I Have A Definition…
While Matt LeMay, in his book Product Management in Practice, explicitly warns that “product management is best understood not by a single ‘correct’ definition but rather by the very impossibility of such a definition,” I will still try to channel my inner eager student (a feeling LeMay surely finds relatable) and attempt to create one anyway. Based on my work this summer in what can best be described as a product role, attending a bootcamp by Stanford Product Pathways in the spring, and the first few lectures of CS 177, I would say:
A Product Manager’s job is to decrease entropy for everyone around them. This is both in the information-theory sense of the word — reducing uncertainty, clarifying goals, setting clear next steps to make concrete progress — and the thermodynamic sense — generally decreasing chaos and disorder by energizing team members and channeling them towards an exciting vision.
What makes the work equal parts thrilling and terrifying is its ever-changing nature. The universe tends towards disorder in so many different ways that a PM cannot be picky about how to undo that entropy.
… And Many Questions
Perhaps this is evocative of the very role of a product manager, but reading the chapter honestly left me with more questions than answers. Here are my top three:
- LeMay asks PMs not to “become upset if your day-to-day work is not visionary and important seeming.” But I’m sure many people enjoy building delightful products™ which would surely require some vision and excitement beyond the dull clockwork of stand-ups and feature requests and tickets. How does that big-picture goal of delighting users emerge from the more banal daily grind?

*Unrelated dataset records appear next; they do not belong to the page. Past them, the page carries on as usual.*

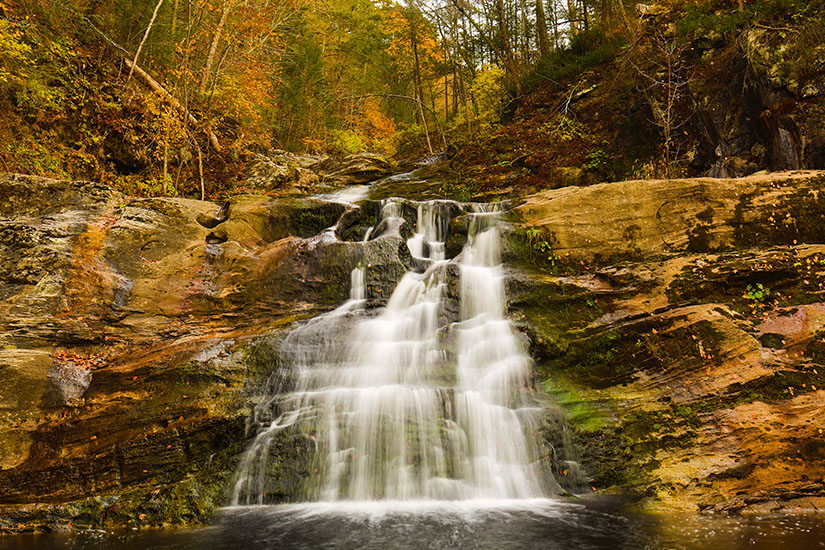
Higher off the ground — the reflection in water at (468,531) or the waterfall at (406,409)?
the waterfall at (406,409)

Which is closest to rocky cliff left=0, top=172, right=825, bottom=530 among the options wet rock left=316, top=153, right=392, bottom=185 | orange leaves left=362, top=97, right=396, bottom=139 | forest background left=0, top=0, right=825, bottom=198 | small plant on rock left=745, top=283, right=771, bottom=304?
small plant on rock left=745, top=283, right=771, bottom=304

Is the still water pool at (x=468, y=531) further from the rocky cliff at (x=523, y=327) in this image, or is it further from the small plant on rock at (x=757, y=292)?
the small plant on rock at (x=757, y=292)

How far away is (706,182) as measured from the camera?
774 centimetres

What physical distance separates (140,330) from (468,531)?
6358 millimetres

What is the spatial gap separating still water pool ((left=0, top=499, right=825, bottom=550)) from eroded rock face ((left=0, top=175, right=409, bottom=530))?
0.53 m

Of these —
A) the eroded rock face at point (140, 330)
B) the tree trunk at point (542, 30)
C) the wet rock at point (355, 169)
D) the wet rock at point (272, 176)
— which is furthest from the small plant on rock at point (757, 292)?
the tree trunk at point (542, 30)

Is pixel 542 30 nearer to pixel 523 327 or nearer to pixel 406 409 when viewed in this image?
pixel 523 327

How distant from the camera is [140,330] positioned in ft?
24.6

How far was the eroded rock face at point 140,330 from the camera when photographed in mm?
5172

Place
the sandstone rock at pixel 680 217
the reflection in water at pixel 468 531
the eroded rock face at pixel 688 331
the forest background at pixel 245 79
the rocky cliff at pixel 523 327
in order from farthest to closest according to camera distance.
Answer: the forest background at pixel 245 79
the sandstone rock at pixel 680 217
the rocky cliff at pixel 523 327
the eroded rock face at pixel 688 331
the reflection in water at pixel 468 531

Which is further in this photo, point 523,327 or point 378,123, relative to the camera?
point 378,123

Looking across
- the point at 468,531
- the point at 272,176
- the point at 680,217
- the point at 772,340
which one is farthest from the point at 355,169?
the point at 468,531

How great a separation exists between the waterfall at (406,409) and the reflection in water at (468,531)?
413 millimetres

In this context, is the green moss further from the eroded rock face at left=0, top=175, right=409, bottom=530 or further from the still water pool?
the eroded rock face at left=0, top=175, right=409, bottom=530
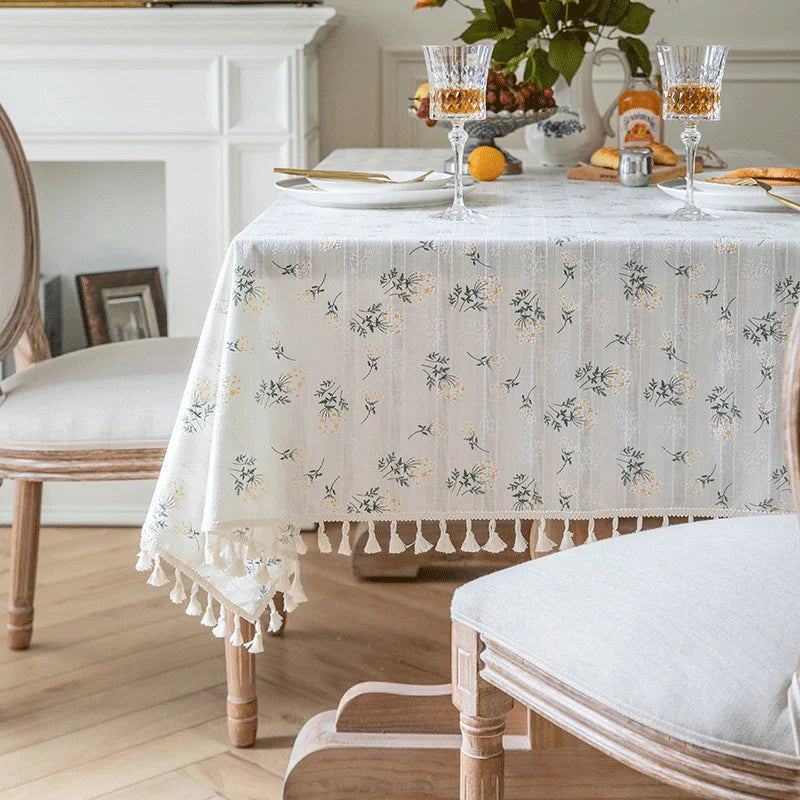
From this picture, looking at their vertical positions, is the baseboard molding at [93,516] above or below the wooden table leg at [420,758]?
below

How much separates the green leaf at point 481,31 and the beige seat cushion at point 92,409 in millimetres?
725

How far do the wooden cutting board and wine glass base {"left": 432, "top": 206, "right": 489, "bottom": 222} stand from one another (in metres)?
0.52

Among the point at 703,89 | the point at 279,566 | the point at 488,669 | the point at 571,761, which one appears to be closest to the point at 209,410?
the point at 279,566

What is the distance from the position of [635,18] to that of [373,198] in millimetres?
694

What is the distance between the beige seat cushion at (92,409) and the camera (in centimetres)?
173

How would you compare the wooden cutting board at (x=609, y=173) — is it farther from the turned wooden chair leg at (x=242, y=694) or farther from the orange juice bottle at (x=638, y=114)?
the turned wooden chair leg at (x=242, y=694)

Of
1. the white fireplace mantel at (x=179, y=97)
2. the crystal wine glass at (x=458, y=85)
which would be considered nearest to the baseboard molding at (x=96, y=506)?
the white fireplace mantel at (x=179, y=97)

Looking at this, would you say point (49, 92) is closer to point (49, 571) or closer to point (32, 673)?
point (49, 571)

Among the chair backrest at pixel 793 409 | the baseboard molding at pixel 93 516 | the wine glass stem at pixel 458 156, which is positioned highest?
the wine glass stem at pixel 458 156

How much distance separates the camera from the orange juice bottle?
6.93 feet

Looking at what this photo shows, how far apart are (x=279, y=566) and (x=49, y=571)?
126 cm

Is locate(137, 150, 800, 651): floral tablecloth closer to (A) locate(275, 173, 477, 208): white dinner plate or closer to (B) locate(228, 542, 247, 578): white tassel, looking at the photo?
(B) locate(228, 542, 247, 578): white tassel

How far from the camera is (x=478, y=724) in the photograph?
1054mm

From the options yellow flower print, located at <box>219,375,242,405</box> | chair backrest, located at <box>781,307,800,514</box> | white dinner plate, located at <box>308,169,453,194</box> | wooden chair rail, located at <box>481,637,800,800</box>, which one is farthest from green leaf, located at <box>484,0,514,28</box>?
chair backrest, located at <box>781,307,800,514</box>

Or is incremental improvement the domain of PMs at large companies while 0→1 development is best accomplished in a startup setting?
- If PM is such a do-whatever-needs-to-be-done job that’s full of ambiguity and unexpected challenges, is it still possible to learn best practices or frameworks (not from a jargon standpoint but a utility standpoint) before starting a PM role? Or does the learning happen on the job?
- I get the sense that PM is one of those roles where successes are shared team wins while failures are specifically your responsibility. In that context, what’s the best way for individual PMs to gain recognition for their work and advance their career? Is it just about having a track record of successful products/features? Is great public speaking and presenting well in front of the C-Suite more important?